• [Problem description]: Using the entries that follow, collect the lines where the word "color" appears.

Extracted data entries
<<<<

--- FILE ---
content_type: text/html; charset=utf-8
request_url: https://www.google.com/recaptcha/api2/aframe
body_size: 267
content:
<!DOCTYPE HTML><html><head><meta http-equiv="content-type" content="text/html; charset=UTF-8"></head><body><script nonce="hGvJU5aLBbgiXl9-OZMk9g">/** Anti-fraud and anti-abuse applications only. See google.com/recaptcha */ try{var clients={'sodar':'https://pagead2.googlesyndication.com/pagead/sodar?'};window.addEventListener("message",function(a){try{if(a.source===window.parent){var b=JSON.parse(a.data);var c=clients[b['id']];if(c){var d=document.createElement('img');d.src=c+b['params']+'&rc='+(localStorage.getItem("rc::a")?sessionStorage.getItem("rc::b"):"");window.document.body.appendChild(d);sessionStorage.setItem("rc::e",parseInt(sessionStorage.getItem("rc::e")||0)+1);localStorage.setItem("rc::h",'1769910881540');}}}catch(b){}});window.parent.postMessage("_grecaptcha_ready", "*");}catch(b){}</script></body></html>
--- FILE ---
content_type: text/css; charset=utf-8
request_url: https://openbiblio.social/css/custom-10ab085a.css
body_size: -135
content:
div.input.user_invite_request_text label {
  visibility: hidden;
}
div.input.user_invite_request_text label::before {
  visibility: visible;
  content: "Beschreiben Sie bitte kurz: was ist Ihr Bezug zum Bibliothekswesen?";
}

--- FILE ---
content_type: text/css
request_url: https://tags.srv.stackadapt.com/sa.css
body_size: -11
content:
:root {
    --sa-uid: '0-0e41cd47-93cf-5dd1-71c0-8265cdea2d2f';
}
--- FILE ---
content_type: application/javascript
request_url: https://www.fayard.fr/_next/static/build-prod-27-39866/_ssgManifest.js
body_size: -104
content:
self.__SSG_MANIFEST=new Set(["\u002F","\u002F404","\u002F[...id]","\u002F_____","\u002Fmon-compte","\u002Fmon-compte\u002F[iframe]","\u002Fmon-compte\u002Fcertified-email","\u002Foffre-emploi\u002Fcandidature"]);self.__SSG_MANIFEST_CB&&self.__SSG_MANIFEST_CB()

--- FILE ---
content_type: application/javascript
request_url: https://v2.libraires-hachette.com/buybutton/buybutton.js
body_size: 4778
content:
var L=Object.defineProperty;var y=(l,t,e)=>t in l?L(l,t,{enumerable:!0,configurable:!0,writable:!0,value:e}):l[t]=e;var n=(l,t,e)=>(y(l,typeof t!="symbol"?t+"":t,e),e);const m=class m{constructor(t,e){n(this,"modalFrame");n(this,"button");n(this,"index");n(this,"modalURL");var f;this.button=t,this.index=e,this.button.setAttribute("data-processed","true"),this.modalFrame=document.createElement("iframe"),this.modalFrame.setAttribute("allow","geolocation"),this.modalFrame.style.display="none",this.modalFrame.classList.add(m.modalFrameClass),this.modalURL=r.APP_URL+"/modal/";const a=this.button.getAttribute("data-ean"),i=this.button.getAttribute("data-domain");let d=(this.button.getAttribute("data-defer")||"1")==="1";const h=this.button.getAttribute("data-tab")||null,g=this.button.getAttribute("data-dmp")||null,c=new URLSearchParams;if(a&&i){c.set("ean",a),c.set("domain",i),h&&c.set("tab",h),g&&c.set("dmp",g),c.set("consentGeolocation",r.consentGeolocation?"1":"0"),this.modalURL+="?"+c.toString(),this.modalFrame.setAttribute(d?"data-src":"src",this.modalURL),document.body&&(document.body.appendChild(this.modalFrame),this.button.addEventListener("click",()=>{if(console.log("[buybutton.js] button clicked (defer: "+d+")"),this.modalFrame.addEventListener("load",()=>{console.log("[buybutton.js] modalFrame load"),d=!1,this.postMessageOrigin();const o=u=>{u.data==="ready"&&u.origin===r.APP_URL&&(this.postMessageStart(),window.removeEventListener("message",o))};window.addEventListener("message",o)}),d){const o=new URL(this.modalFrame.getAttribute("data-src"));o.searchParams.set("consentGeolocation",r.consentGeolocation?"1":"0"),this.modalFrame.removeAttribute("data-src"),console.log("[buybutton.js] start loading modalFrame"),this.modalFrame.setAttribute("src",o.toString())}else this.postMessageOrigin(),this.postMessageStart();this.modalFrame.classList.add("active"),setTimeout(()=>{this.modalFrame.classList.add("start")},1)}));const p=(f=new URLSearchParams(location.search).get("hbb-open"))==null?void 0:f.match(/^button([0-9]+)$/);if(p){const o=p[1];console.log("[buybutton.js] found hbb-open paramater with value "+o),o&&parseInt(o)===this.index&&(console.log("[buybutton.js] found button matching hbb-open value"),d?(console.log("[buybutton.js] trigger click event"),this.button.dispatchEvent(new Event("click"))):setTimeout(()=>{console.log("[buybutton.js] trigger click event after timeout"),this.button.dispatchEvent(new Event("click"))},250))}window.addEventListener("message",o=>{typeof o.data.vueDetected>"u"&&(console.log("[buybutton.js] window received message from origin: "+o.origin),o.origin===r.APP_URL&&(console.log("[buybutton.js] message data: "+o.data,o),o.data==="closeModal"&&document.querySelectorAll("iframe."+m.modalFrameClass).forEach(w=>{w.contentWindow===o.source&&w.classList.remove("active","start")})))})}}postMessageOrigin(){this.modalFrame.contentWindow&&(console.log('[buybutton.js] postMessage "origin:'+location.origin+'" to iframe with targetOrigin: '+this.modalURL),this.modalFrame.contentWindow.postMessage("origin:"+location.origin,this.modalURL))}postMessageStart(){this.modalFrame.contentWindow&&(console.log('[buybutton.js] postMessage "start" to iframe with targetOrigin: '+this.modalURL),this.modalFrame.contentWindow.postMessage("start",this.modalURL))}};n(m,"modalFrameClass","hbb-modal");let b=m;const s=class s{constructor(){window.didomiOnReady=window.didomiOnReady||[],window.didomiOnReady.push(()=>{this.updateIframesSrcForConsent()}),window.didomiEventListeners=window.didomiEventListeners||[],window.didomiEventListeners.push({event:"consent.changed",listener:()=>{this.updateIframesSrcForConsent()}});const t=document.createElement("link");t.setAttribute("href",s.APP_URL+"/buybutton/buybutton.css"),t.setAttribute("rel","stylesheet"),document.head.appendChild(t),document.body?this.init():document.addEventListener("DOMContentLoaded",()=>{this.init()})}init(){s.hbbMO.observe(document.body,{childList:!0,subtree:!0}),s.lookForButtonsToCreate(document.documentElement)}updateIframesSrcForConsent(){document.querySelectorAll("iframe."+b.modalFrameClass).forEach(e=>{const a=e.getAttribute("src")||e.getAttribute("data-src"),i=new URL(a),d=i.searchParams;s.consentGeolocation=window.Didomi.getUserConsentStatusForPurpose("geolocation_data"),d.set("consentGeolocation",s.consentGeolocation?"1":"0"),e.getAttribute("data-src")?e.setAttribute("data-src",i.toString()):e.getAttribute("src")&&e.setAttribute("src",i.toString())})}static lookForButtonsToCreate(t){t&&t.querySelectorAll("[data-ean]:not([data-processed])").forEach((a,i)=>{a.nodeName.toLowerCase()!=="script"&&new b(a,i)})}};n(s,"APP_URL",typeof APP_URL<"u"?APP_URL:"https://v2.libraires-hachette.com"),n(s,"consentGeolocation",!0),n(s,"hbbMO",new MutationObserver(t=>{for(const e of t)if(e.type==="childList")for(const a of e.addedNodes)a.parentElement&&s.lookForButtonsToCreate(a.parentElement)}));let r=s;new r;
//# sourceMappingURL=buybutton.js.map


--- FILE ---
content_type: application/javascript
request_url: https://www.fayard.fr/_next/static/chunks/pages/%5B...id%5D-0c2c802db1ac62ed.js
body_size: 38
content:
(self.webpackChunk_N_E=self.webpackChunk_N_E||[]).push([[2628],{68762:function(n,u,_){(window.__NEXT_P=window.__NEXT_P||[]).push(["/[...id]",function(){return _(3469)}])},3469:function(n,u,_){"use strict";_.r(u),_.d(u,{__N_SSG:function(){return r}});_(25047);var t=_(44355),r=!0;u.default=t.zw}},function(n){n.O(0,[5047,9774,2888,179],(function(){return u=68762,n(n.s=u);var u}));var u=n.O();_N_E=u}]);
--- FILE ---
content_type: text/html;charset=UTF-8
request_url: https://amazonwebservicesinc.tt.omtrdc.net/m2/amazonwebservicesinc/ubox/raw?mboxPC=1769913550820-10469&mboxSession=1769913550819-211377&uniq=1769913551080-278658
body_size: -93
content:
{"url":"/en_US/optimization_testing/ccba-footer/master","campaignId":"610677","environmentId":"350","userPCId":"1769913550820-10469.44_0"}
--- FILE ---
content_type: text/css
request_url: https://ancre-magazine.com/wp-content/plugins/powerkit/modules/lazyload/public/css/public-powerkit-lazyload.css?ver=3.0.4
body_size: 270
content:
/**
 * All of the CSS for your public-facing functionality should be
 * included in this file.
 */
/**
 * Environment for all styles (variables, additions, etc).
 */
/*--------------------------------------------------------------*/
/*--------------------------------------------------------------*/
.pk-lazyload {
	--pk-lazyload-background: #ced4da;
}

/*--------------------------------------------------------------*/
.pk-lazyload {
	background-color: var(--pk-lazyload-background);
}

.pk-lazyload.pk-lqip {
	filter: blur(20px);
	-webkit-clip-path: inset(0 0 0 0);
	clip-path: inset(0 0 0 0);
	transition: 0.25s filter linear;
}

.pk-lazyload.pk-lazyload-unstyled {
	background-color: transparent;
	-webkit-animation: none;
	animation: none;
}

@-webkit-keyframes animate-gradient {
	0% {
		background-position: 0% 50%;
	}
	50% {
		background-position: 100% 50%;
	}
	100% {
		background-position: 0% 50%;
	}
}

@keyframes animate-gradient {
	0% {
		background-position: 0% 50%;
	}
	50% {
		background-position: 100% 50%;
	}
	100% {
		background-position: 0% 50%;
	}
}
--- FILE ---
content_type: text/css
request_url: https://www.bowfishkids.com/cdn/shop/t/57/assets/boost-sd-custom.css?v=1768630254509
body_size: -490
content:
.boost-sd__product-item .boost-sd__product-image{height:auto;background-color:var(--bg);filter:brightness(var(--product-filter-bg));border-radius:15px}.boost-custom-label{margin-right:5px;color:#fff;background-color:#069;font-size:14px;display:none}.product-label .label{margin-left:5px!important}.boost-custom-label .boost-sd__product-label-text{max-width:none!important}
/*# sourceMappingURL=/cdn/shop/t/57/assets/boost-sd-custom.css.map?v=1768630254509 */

>>>>

• [Answer space]:
	background-color: var(--pk-lazyload-background);
	background-color: transparent;
.boost-sd__product-item .boost-sd__product-image{height:auto;background-color:var(--bg);filter:brightness(var(--product-filter-bg));border-radius:15px}.boost-custom-label{margin-right:5px;color:#fff;background-color:#069;font-size:14px;display:none}.product-label .label{margin-left:5px!important}.boost-custom-label .boost-sd__product-label-text{max-width:none!important}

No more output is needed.